You can't always pick your who you live next door to.

You can certainly do your best to scope out the area you're moving to. What's the general vibe of all the people you're living next to/above (if you have an apartment)? After all, first impressions can be misleading, especially when your neighbor finally decides to open themselves up, show another side, and reveal that they're not the fun-loving, kooky neighbor you might see in bad 80s sitcoms.

They're the bad kind.

Reddit user, u/oilpaintroses, wanted to know who was the worst person you lived next to when they asked:

What does your crazy neighbour do to be labelled "the crazy neighbour"?

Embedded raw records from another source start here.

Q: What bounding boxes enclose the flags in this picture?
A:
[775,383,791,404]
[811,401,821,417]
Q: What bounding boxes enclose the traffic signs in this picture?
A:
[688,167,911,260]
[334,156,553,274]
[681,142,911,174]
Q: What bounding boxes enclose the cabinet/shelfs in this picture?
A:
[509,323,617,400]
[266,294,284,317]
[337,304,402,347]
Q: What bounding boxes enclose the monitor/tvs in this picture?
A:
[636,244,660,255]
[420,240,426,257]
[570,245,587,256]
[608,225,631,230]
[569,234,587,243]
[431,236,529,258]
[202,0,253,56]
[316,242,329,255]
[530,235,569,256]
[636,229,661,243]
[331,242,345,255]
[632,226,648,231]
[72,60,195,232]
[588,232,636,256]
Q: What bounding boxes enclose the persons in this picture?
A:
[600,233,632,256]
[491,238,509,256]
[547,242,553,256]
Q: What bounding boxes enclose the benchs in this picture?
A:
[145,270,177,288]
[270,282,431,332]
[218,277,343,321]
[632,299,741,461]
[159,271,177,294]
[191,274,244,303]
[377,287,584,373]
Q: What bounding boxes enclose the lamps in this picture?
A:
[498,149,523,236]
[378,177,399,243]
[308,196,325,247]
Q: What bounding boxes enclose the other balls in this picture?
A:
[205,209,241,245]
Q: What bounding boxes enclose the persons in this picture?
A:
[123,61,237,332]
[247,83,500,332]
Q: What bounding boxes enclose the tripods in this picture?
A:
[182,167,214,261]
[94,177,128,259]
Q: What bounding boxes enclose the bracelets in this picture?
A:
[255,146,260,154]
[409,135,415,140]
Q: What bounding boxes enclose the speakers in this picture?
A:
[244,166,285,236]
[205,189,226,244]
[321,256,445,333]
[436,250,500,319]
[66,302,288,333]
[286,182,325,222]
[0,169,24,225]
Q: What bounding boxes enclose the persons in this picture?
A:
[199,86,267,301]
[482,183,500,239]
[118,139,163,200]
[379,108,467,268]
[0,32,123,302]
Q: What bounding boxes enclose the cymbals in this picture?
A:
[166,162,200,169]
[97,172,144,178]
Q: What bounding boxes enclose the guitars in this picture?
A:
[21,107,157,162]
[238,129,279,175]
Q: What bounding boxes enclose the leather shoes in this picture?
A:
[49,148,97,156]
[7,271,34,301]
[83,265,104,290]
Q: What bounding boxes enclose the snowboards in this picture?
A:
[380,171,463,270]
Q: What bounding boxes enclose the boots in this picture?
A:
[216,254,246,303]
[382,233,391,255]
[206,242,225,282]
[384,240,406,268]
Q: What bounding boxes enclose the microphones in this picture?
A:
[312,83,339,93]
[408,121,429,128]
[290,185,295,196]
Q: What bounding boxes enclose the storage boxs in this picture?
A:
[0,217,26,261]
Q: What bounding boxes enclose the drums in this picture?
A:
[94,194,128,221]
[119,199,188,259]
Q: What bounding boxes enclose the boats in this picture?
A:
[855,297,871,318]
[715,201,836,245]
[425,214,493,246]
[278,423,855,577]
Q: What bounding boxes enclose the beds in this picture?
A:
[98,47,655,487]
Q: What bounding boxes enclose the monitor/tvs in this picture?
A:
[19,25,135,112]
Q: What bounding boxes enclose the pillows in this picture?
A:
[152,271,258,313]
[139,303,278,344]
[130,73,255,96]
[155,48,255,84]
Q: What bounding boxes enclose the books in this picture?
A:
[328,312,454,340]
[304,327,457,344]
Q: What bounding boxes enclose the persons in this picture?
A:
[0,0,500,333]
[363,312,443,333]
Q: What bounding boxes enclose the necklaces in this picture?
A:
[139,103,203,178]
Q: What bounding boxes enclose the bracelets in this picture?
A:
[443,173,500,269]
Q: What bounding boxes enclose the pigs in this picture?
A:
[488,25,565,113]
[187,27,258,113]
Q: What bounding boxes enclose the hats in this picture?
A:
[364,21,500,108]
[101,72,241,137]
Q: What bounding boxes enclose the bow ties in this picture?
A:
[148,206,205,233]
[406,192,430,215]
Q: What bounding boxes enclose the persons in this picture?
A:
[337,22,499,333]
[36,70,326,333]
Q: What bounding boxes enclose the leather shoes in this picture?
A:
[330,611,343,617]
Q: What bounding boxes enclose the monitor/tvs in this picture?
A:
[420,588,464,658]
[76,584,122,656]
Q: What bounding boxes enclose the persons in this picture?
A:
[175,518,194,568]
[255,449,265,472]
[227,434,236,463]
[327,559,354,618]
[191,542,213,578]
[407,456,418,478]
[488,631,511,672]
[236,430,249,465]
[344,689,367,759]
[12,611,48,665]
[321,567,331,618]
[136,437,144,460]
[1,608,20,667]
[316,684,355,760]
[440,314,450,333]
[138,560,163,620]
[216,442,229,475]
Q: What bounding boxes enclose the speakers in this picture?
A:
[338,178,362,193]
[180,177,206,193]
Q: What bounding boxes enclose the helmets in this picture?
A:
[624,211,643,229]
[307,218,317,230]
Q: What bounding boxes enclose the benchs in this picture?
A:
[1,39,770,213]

Some behavior can be easily explained away, like maybe they've just had a bad day or perhaps their trash bins were knocked over one time too many.

A Bunch Of Raccoons In A Trench Coat

"He jumped in front of my car while I was driving down the road to yell at me for going through his trash at night. Told him it was probably raccoons. He refuses to believe it to this day."


"This is my favorite one. Instead of moving his trash or getting locking lids, he stalks your car at night to throw his body in front of it to protest your suspected raccoon-like activities. All the while, the trash pandas are in the background, having a f-cking field day with his trash."


Respect The Imaginary Badge

"Pulled us over pretending to be a police officer, saying that we had somehow broken the law whilst pulling out of our driveway and that she was "going to call it in."

She isn't a cop lol."


At Least It Wasn't Christmas Lights In Summer?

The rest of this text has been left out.